> [AIM OF THE EXERCISE]
How many lines in the rows below contain the word "doll"? Reply with the number alone.

┌────────

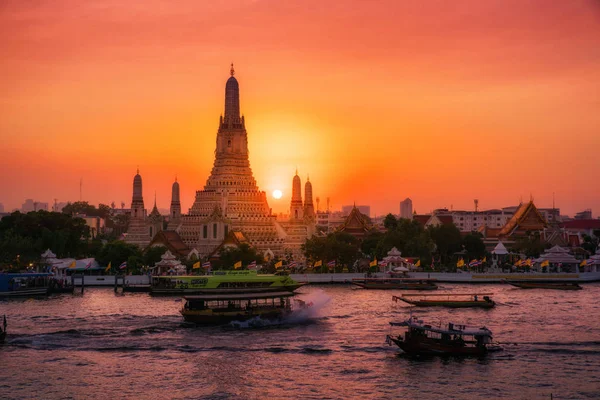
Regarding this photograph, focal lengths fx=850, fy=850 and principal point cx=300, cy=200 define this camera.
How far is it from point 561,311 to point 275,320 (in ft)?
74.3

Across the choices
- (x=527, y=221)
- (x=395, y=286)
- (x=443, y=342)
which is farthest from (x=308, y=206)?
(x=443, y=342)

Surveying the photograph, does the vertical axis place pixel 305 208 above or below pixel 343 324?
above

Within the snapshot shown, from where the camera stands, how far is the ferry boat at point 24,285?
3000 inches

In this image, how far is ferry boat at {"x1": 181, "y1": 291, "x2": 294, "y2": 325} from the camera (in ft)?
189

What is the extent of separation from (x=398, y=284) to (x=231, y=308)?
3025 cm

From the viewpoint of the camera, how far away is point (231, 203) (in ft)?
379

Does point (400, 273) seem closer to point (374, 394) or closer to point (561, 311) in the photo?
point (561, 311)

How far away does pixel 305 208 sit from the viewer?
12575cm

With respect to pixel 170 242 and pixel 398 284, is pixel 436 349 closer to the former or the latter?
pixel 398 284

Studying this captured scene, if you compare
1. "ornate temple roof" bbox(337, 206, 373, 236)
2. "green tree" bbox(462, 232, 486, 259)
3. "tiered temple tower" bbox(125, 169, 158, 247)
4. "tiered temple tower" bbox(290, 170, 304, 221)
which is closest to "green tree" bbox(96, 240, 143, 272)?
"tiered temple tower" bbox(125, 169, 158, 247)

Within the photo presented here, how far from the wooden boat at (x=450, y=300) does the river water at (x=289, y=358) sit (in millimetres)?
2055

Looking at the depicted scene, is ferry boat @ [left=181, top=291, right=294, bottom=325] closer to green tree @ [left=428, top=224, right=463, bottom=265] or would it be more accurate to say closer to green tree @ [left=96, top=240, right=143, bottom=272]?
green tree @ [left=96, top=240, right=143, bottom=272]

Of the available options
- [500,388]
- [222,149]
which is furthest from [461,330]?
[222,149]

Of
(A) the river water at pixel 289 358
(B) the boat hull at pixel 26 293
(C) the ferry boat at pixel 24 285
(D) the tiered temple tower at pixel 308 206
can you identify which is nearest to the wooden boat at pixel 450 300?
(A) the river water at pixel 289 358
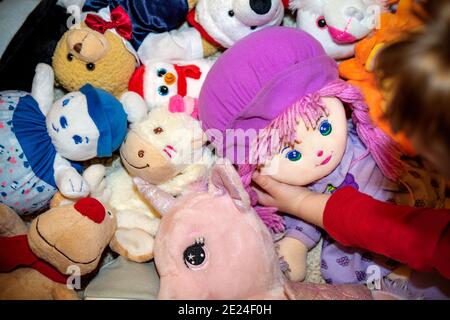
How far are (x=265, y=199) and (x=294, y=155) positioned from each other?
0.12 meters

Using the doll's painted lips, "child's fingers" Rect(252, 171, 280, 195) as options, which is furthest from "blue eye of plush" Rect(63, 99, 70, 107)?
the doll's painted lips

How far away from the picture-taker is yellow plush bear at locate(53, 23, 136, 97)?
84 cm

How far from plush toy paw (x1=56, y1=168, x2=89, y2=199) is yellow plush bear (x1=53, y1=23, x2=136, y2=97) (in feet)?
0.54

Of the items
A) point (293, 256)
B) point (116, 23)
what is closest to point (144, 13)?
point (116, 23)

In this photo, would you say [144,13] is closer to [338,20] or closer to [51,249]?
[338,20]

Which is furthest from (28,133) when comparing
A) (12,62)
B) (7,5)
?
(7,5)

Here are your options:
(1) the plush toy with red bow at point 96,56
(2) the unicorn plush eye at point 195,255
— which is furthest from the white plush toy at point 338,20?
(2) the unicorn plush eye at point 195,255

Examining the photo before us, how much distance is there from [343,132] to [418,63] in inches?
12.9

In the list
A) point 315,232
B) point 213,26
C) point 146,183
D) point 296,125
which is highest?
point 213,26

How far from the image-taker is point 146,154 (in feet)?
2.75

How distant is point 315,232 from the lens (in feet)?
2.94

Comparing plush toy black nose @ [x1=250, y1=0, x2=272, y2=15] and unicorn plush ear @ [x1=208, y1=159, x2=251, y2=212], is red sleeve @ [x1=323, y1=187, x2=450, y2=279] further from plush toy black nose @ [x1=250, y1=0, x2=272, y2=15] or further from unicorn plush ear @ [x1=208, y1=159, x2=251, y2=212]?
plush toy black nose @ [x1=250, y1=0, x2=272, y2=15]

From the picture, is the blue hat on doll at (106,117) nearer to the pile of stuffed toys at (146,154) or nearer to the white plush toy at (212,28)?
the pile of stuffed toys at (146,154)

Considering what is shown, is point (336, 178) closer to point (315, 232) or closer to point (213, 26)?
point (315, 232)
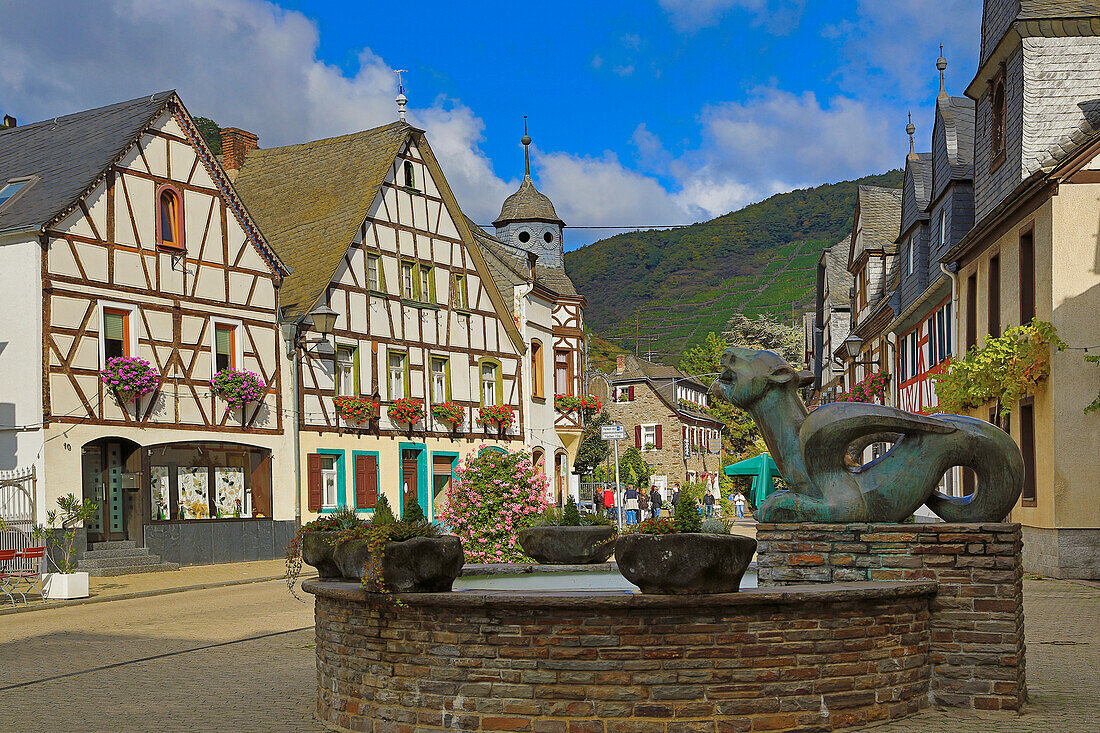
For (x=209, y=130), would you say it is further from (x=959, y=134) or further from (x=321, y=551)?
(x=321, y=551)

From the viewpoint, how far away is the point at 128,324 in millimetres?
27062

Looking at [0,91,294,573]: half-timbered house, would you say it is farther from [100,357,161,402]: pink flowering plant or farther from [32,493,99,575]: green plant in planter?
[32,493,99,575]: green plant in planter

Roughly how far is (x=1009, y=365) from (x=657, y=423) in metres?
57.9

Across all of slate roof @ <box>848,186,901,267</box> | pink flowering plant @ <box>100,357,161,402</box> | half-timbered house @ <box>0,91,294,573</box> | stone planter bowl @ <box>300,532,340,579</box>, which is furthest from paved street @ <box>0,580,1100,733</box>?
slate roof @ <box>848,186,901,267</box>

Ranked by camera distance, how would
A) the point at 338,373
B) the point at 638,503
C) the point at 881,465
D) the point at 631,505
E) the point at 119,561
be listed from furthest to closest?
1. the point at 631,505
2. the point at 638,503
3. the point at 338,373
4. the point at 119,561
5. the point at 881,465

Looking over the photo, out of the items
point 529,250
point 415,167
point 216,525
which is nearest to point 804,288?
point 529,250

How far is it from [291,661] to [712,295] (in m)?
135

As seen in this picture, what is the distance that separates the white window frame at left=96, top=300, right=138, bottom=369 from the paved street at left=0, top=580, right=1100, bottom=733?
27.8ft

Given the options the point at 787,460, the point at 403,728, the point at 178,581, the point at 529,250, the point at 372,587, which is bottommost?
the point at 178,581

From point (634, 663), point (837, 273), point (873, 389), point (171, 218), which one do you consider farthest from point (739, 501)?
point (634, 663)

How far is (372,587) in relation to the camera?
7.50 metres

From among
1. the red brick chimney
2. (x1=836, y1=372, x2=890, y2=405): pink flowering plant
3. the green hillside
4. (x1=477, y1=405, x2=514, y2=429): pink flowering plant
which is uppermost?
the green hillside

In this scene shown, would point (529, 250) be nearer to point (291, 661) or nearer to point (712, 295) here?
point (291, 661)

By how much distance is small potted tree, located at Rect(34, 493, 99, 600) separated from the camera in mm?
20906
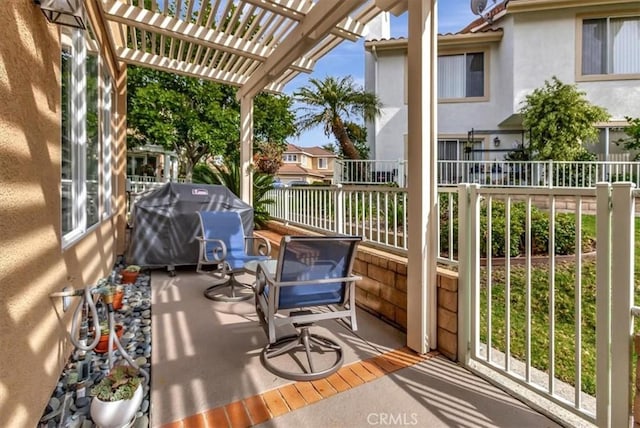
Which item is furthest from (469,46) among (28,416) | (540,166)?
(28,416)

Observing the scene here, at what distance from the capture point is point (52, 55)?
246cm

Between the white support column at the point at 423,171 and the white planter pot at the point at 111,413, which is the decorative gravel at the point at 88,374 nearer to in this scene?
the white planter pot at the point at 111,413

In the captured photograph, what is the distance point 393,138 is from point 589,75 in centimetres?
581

└────────
┌────────

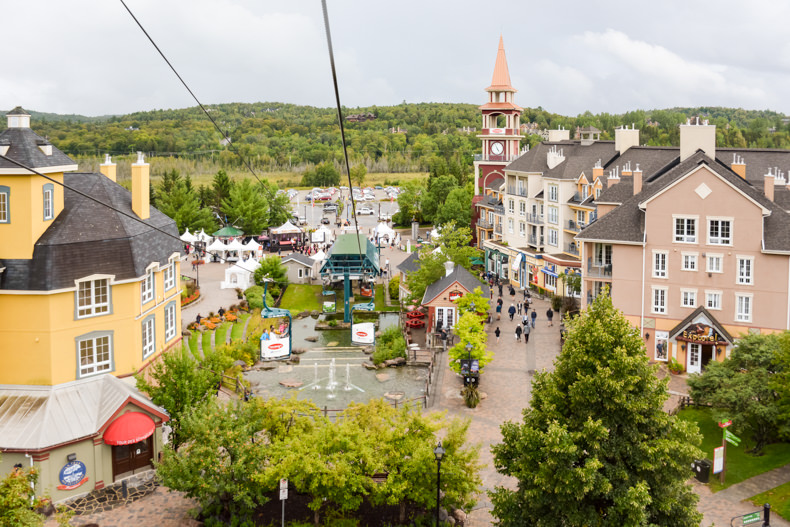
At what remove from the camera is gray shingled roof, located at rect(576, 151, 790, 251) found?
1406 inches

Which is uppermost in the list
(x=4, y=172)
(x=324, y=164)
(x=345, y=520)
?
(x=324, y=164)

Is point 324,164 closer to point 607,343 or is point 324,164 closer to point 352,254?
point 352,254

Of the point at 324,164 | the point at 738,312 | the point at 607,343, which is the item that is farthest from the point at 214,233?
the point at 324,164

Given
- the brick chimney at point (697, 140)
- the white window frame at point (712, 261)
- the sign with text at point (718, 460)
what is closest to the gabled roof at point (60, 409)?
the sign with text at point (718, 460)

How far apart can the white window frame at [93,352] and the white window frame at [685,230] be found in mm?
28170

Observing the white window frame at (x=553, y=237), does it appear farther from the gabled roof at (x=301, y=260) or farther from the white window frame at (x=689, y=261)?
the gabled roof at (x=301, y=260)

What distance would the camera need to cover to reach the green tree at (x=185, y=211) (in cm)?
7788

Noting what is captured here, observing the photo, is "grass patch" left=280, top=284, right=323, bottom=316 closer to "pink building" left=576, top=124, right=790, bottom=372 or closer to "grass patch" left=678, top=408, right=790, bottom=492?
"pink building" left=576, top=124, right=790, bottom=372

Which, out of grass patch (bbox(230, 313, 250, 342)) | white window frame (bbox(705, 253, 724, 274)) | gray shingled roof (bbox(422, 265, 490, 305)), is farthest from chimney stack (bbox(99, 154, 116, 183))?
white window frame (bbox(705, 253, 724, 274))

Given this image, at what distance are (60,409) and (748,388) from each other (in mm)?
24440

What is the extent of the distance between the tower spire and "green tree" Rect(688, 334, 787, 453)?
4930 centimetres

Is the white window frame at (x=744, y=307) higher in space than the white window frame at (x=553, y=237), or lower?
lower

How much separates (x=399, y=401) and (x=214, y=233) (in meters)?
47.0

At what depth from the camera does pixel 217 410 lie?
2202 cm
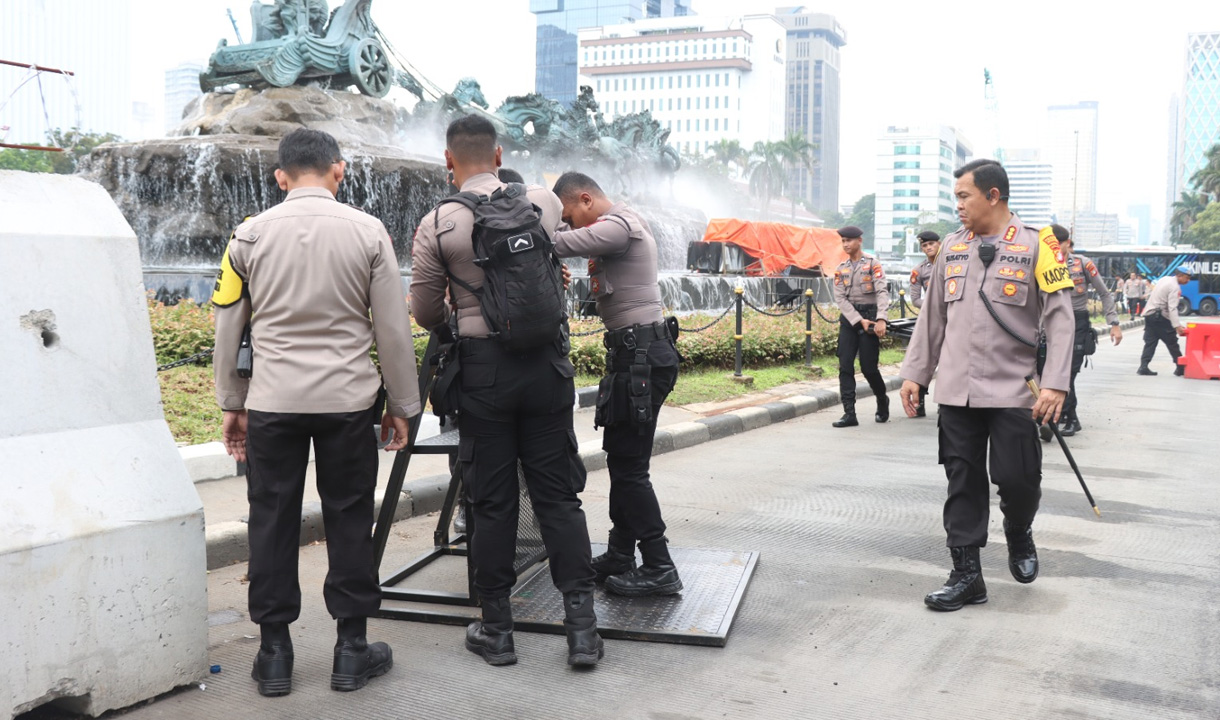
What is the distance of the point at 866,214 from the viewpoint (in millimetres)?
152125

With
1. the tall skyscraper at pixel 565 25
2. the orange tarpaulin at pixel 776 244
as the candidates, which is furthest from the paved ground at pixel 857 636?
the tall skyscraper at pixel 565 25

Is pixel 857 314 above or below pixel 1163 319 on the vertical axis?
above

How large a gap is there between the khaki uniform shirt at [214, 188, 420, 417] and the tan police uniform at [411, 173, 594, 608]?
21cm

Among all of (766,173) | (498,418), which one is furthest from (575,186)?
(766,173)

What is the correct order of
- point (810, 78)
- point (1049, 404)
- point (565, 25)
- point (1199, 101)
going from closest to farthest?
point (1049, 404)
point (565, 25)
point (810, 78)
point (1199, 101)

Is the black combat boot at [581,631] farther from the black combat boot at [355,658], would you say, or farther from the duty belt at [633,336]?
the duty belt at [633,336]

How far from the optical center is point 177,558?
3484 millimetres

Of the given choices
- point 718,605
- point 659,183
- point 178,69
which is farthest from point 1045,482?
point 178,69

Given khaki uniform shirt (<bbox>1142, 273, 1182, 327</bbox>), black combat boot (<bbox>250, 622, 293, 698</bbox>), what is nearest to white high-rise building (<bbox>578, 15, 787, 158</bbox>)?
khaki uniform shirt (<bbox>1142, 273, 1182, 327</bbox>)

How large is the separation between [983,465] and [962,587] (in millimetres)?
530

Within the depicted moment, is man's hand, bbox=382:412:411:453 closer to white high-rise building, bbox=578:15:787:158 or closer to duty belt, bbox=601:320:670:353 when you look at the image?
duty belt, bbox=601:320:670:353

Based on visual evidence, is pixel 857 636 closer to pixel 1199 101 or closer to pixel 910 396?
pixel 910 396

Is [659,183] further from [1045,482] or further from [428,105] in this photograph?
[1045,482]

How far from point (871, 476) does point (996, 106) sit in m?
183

└────────

> [RESULT]
3